Vampiri all'Havana

¡Vampiros en la Havana!,

Durata

75

Formato

Regista

Cuba, anni ‘30. Pepe è un trombettista che lavora per un gruppo rivoluzionario contro la dittatura del generale Machado. È anche, a sua insaputa, un discendente di Dracula e si ritroverà ad affrontare due potenti fazioni di vampiri, in lotta per la ricetta di una formula che permetterebbe alle creature della notte di sopravvivere alla luce solare.

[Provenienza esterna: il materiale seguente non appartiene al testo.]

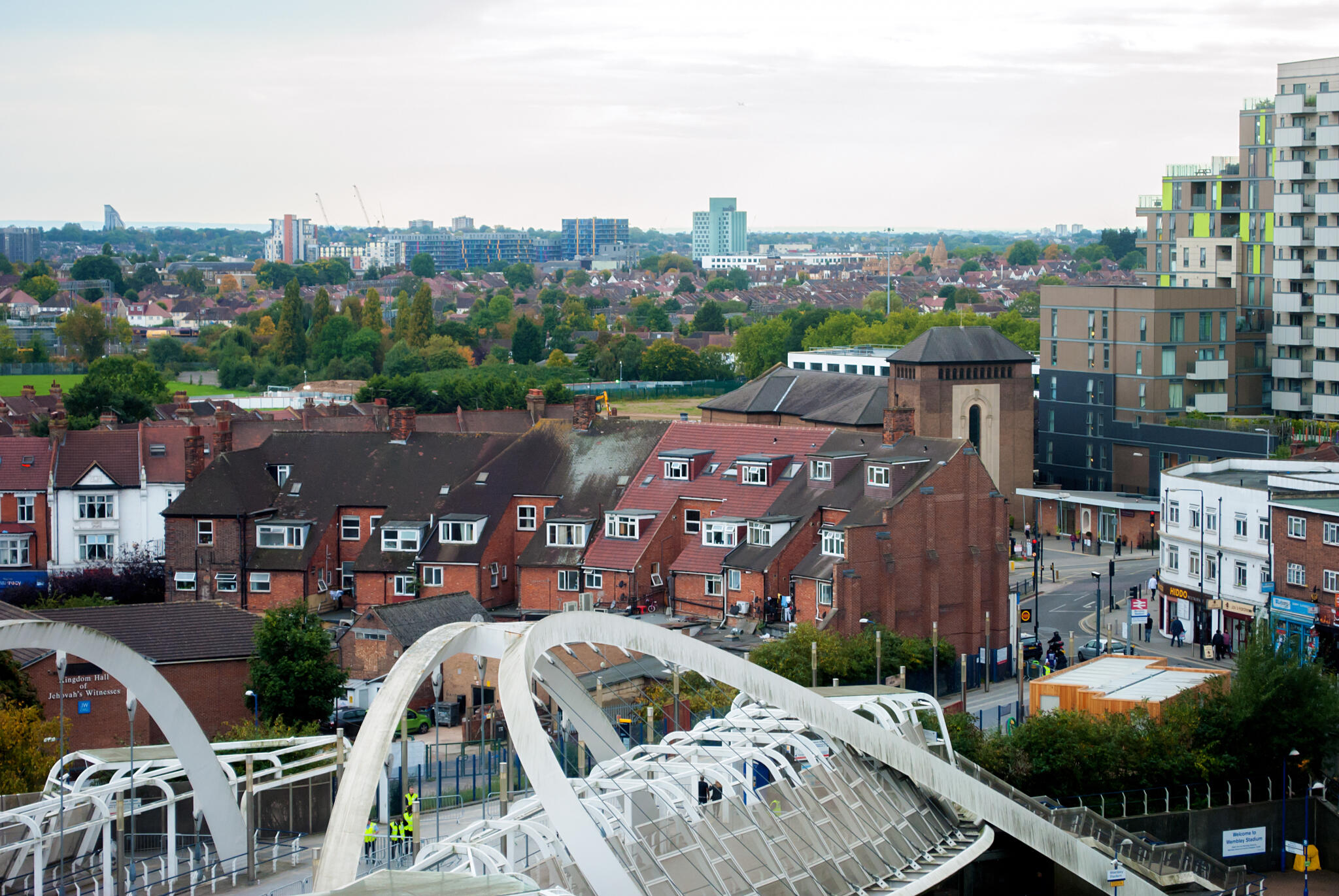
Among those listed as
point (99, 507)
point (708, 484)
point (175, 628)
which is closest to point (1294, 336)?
point (708, 484)

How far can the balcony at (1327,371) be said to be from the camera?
298 ft

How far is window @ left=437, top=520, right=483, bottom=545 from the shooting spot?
65.6 metres

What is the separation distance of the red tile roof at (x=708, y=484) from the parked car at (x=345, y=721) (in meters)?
12.4

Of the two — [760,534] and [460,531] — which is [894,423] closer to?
[760,534]

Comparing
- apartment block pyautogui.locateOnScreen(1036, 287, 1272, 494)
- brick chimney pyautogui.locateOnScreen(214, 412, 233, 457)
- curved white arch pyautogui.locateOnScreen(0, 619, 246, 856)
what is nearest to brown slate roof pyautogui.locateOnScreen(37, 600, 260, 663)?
curved white arch pyautogui.locateOnScreen(0, 619, 246, 856)

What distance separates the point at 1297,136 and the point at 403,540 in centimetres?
5358

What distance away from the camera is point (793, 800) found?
3256cm

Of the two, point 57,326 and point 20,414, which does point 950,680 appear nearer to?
point 20,414

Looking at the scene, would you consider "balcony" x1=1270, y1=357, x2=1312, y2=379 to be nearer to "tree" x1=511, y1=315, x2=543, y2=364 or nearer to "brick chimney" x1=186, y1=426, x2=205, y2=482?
"brick chimney" x1=186, y1=426, x2=205, y2=482

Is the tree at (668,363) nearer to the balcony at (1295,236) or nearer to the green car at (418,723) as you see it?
the balcony at (1295,236)

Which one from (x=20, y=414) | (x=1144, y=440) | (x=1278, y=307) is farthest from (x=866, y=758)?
(x=20, y=414)

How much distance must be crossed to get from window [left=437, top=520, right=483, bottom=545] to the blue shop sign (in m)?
28.0

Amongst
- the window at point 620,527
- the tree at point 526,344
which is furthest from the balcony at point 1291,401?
the tree at point 526,344

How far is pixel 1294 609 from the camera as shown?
5625 cm
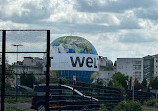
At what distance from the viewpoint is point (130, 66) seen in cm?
18350

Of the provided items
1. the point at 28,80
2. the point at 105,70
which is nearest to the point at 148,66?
the point at 105,70

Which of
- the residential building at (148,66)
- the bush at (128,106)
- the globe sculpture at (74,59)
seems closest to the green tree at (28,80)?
the bush at (128,106)

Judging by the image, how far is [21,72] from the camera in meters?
17.2

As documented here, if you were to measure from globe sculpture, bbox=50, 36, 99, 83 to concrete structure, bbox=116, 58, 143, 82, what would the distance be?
281 feet

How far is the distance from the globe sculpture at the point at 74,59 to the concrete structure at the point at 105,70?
74.1 m

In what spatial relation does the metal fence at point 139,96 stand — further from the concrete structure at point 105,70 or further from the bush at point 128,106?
the concrete structure at point 105,70

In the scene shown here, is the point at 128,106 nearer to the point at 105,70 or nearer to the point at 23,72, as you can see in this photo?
the point at 23,72

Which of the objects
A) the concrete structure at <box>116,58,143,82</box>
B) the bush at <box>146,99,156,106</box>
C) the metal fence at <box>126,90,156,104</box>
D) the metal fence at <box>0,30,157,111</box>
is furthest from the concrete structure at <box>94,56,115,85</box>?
the metal fence at <box>0,30,157,111</box>

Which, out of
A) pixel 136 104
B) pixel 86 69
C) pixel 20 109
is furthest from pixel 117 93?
pixel 86 69

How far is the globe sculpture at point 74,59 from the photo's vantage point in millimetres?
89375

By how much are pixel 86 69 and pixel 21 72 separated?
244ft

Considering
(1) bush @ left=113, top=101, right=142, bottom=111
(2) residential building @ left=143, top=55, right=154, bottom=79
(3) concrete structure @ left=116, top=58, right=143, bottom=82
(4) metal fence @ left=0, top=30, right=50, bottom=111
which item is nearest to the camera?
(4) metal fence @ left=0, top=30, right=50, bottom=111

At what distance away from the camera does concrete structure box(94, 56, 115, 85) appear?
175 metres

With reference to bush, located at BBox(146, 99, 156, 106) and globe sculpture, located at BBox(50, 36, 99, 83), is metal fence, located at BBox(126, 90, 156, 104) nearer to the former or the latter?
bush, located at BBox(146, 99, 156, 106)
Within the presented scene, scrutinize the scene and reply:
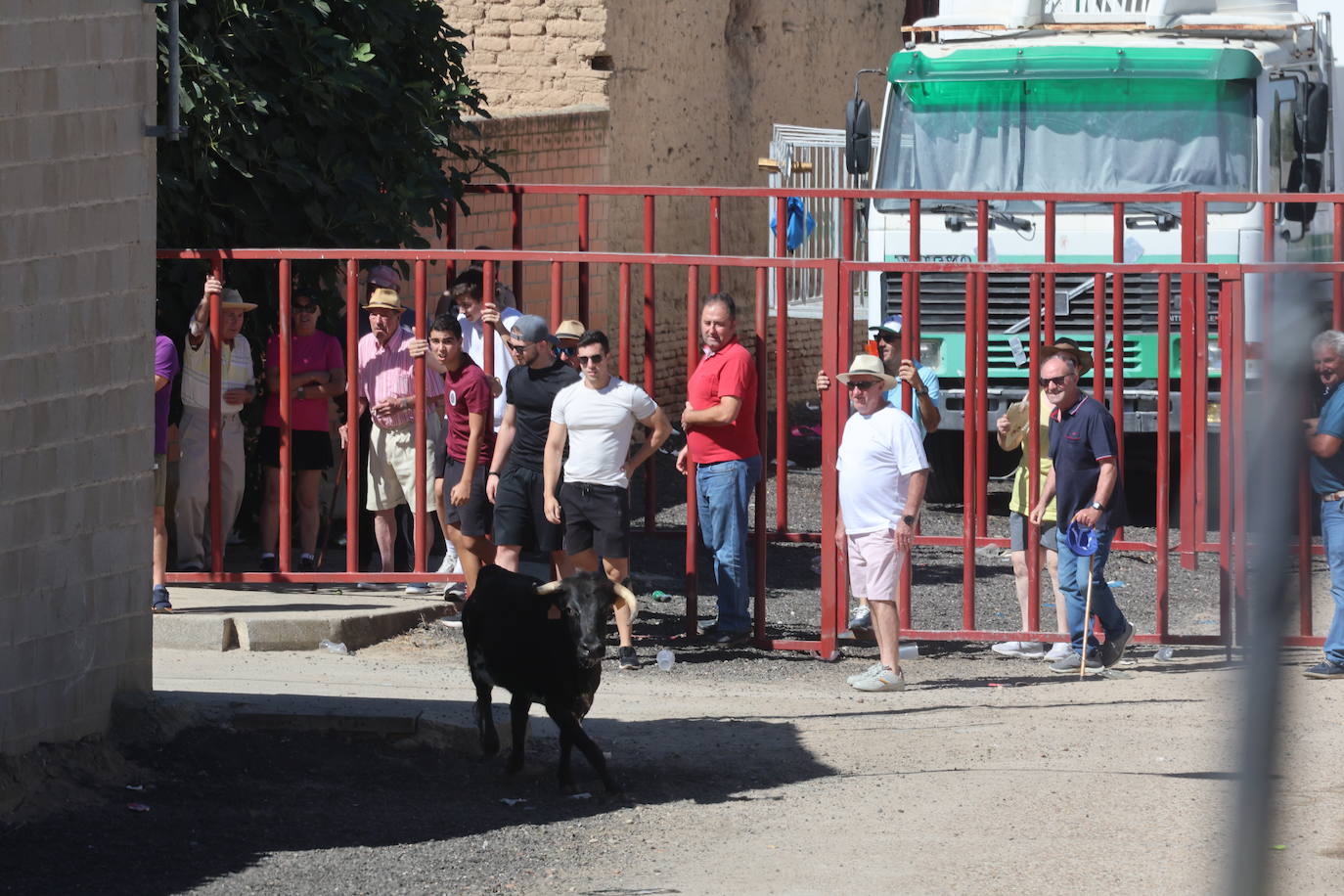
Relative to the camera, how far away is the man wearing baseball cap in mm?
9953

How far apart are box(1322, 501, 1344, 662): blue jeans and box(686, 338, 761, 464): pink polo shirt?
285 cm

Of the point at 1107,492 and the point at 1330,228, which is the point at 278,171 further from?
the point at 1330,228

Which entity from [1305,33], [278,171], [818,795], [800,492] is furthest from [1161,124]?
[818,795]

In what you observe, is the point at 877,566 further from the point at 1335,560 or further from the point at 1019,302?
the point at 1019,302

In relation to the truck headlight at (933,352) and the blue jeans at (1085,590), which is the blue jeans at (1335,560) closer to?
the blue jeans at (1085,590)

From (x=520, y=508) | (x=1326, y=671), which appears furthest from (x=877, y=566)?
(x=1326, y=671)

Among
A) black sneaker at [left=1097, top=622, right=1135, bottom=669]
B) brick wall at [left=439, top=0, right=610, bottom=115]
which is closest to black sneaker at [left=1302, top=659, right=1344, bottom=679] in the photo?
black sneaker at [left=1097, top=622, right=1135, bottom=669]

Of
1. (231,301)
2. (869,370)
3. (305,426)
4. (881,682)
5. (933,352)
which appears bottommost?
(881,682)

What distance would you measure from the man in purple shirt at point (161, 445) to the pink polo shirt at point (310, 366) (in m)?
0.70

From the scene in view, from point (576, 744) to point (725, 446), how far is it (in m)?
2.97

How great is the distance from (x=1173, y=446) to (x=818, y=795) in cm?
829

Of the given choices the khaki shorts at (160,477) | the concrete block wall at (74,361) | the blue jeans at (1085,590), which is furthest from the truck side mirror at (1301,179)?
the concrete block wall at (74,361)

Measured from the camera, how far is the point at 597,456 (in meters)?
9.26

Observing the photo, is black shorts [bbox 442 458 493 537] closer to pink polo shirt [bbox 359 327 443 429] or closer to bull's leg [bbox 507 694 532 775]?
pink polo shirt [bbox 359 327 443 429]
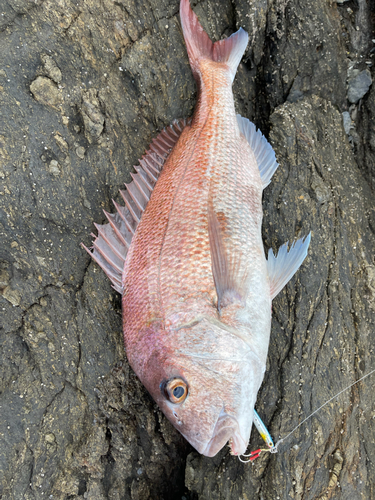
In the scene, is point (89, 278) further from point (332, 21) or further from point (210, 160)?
point (332, 21)

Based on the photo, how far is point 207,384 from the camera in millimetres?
1872

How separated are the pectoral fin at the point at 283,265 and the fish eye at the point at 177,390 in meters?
0.81

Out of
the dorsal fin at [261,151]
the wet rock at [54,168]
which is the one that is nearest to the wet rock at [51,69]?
the wet rock at [54,168]

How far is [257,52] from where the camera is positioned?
3207 mm

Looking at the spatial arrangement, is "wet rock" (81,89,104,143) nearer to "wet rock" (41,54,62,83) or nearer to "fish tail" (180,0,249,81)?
"wet rock" (41,54,62,83)

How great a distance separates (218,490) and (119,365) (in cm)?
109

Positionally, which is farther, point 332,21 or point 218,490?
point 332,21

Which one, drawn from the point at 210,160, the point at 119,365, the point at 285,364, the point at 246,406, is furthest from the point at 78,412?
the point at 210,160

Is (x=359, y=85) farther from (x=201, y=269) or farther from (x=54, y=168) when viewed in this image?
(x=54, y=168)

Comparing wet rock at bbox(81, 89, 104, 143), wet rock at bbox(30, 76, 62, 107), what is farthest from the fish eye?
wet rock at bbox(30, 76, 62, 107)

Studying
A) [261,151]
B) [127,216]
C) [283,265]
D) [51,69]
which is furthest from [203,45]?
[283,265]

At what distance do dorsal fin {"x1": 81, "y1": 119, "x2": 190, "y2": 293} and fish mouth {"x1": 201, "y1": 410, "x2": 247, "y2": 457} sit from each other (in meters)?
0.98

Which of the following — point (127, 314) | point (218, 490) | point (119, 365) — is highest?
point (127, 314)

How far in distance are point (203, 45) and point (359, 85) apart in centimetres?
156
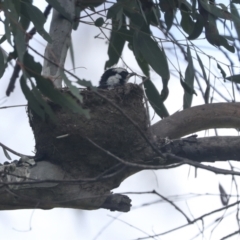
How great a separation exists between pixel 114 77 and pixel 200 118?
1065 millimetres

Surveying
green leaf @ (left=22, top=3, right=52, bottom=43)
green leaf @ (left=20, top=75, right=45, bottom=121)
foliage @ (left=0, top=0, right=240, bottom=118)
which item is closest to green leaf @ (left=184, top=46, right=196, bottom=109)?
foliage @ (left=0, top=0, right=240, bottom=118)

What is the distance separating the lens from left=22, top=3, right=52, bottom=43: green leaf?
8.54ft

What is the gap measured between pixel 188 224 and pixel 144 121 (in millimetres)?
1020

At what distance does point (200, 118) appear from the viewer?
268cm

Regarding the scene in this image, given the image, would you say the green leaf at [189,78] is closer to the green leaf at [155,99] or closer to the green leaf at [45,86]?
the green leaf at [155,99]

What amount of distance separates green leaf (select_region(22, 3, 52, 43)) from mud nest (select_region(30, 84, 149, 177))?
31cm

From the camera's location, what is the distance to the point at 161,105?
10.2 ft

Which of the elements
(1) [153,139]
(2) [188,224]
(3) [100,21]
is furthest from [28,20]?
(2) [188,224]

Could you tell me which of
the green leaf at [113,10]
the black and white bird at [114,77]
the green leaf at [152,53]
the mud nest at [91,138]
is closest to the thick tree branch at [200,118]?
the mud nest at [91,138]

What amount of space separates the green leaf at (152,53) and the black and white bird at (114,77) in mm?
604

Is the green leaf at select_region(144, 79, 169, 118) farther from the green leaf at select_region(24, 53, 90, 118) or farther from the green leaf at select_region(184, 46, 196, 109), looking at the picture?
the green leaf at select_region(24, 53, 90, 118)

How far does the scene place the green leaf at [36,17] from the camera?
2604 mm

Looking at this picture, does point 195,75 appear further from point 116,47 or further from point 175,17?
point 116,47

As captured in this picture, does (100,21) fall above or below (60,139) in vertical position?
above
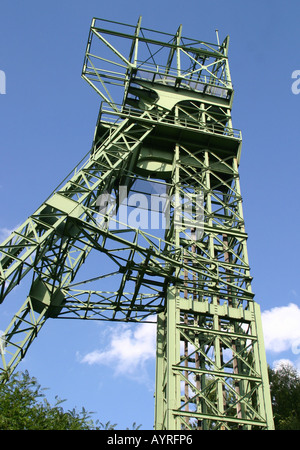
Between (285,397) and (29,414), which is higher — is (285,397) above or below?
above

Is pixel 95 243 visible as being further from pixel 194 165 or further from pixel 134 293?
pixel 194 165

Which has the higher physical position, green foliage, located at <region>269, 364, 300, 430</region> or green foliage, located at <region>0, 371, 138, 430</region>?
green foliage, located at <region>269, 364, 300, 430</region>

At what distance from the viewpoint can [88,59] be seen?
2586 cm

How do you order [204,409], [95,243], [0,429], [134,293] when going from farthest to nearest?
[134,293], [95,243], [204,409], [0,429]

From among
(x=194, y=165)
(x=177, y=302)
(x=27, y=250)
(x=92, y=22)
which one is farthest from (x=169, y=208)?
(x=92, y=22)

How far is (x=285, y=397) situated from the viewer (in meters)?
30.7

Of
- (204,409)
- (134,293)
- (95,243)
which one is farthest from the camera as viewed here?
(134,293)

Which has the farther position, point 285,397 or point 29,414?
point 285,397

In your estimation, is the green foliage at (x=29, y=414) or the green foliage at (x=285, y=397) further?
the green foliage at (x=285, y=397)

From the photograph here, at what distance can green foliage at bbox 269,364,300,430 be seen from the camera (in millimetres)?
27858

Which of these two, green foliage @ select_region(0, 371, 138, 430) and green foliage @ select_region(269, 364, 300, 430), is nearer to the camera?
green foliage @ select_region(0, 371, 138, 430)

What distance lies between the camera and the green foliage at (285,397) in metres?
27.9

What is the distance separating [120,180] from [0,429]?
1411 centimetres

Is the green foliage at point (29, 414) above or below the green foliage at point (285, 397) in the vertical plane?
below
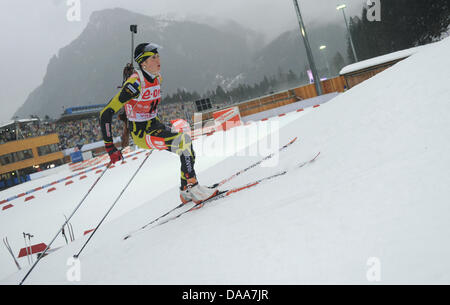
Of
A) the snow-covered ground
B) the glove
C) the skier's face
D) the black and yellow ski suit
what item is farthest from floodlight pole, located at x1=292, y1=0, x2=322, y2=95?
the glove

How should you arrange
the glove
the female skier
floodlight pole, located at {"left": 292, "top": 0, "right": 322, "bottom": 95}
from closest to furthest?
the glove < the female skier < floodlight pole, located at {"left": 292, "top": 0, "right": 322, "bottom": 95}

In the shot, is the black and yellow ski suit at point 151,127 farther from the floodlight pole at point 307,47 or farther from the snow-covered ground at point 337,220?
the floodlight pole at point 307,47

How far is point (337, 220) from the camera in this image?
1.68m

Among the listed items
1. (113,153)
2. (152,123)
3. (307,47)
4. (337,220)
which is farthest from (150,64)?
(307,47)

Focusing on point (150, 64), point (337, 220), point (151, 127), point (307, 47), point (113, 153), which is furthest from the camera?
point (307, 47)

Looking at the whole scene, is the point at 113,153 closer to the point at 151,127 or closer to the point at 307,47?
the point at 151,127

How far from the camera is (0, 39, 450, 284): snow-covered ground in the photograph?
1314 mm

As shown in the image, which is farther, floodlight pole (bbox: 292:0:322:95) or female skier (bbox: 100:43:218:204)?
floodlight pole (bbox: 292:0:322:95)

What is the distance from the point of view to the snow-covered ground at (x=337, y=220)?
1.31 metres

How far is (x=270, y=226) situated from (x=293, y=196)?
500 millimetres

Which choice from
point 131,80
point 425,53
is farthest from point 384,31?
point 131,80

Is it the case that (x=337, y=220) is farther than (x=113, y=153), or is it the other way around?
(x=113, y=153)

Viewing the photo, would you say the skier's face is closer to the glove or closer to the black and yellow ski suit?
the black and yellow ski suit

Nel 1965, Bruno Bozzetto fece una dissacrante parodia/omaggio al western con il suo primo lungometraggio West and Soda. Vent’anni dopo, Juan Padrón compie un’operazione simile, rileggendo in maniera comica e grottesca due generi all’apparenza serissimi: l’horror e il gangster movie. Come per il caso dell’animatore italiano, anche Padrón ovvia ai limiti di budget del suo piccolo studio con continue gag e trovate esilaranti, ma la sua operazione è un po' fuori tempo massimo risultando decisamente meno incisiva di quella del regista italiana. Nonostante alcuni passaggi sappiano di già visto, i guizzi non mancano e veniamo quindi a conoscenza di vampiri di ogni tipo: pacifici scienziati, gangster impegnati nel business delle piscine sotterranee, un’élite esclusiva che vuole capitalizzare sulla formula antisole, mutaforma presi di mira da cani randagi e chi ha ormai perso i suoi poteri e vorrebbe una tranquilla vita familiare. Le trovate per rileggere il mito sono tante e ricche d’inventiva. Ma il film è anche una allegoria del rapporto tra Cuba e le altre nazioni: il colonialismo europeo e il capitalismo statunitense da sempre vampirizzano -è il caso di dirlo- l’isola, cercando di imporre il loro dominio. È quello che fanno anche le due fazioni nemiche di Capa Nostra (mostruosi gangster di Chicago) e il gruppo europeo di antichi succhiasangue, che vogliono il monopolio sul mondo dei loro simili, usando Cuba come campo di battaglia. Il messaggio anticapitalista è evidente, ma ben lungi da essere solo sterile propaganda: il finale infatti è un divertito omaggio allo spirito rivoluzionario più sincero, attraverso la condivisione e la musica. Quest’ultima è l’altra grande protagonista del film, che con ritmi tradizionali e influenze jazz (la straordinaria tromba di Arturo Sandoval) tratteggia con grande efficacia l’amalgama di culture rappresentato da Cuba stessa. Una pellicola che è di assoluto culto in patria, e che andrebbe riscoperta anche altrove.